Overall, the Nicklaus Tournament Course is a birdiefest and it's where you should lean on single-round formats if you want a more reliable score from your golfers. There will be low rounds on the Stadium Course too, but there are fewer blowup rounds on the Nick Tourney.
Sifting through some past quotes, let's try to break down the course to see how it will play.
Phil Mickelson: "my goal or game plan of playing the Stadium Course is to actually hit drivers and to try to bomb it down there as close to the greens as you can. Even though the — because the fairways are tight in a lot of areas and if I miss fairways, try to have wedges or short irons in — and it seemed to play out okay today and I gave myself a lot of good chances."
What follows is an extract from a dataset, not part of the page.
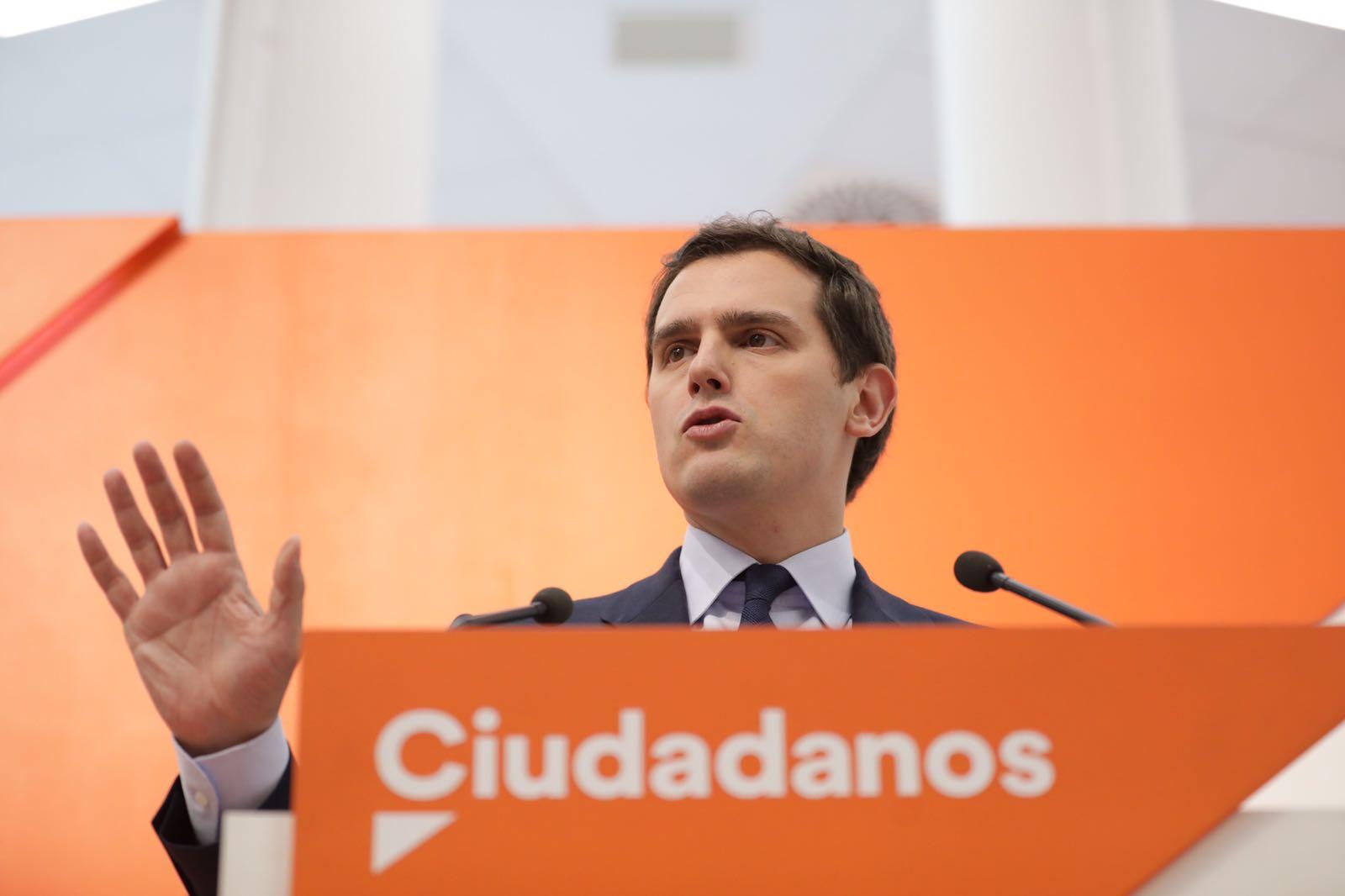 Ciudadanos Cs pacta con Puigdemont y Junqueras sobre TV3 para vetar a VOX
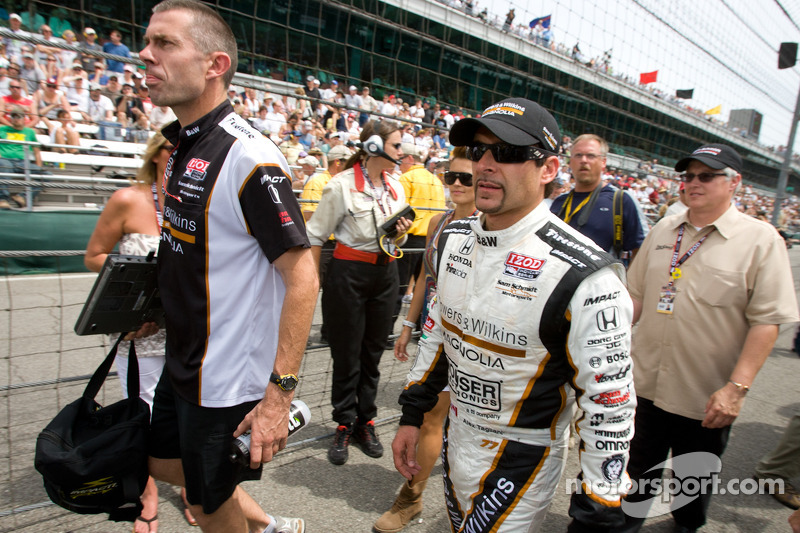 A disappointed Alex Tagliani, Sam Schmidt Motorsports after retiring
Hudson Swafford: "I think you need to hit your irons well here. I think you need to give yourself as many birdie opportunities as possible. Putting is a big part of this event, but the greens are a little tricky to read with the overseed."
Tony Finau: "A lot of great memories here and specifically I feel like my life changed here in 2013. I got through qualifying school for the first time in my career. "
Adam Hadwin: "living in Phoenix these past few years, this is the golf that I play every day. So that overseeded, the greens are exactly what we play back in Scottsdale. So I would assume that might add to some of the comfort. It’s really hard to pinpoint. For whatever reason as soon as I get down here in the desert I start playing some good golf. "
Patrick Reed: "unlike at Q-School, the pins are a little bit more accessible, because you’re playing with amateurs as well, they’re not going to put pins three paces from the edge, because then you might not finish. So, they put the pins a little bit more accessible, that’s why you see a little lower scores. If they were to tuck the pins like they normally do on PGA TOUR weeks, the score would get cut in half. Because now you’re hitting some 6-irons and 5-irons and 7-irons into greens and you’re able to go flag hunting."
Golfers often bring up Q-School memories when it comes to playing the Stadium Course. Reed talks about how the course setup dictates a lot of the low scores. Again, we'll need to listen to pre-tournament interviews to decide whether that will drastically impact the scoring conditions this year.
Looking at grass types, geography, course attributes, and past performance, here are a few courses/events that I think could prove to be a good pointer this week:
Innisbrook Resort (Copperhead)
Innisbrook shares a similar turf setup with overseeded conditions. The Scottsdale desert connection is also a big one that golfers also mention a lot.
Thursday: Mostly sunny with a high of 74 degrees. Winds light and variable, under 10 MPH.
Friday: A mix of clouds and sunshine. High of 70 degrees. Winds at 5 to 10 MPH.
The winds are calm this week (as usual) and the chance of precipitation sits under 20% on three of the four days. The biggest chance of showers comes on Saturday (40%).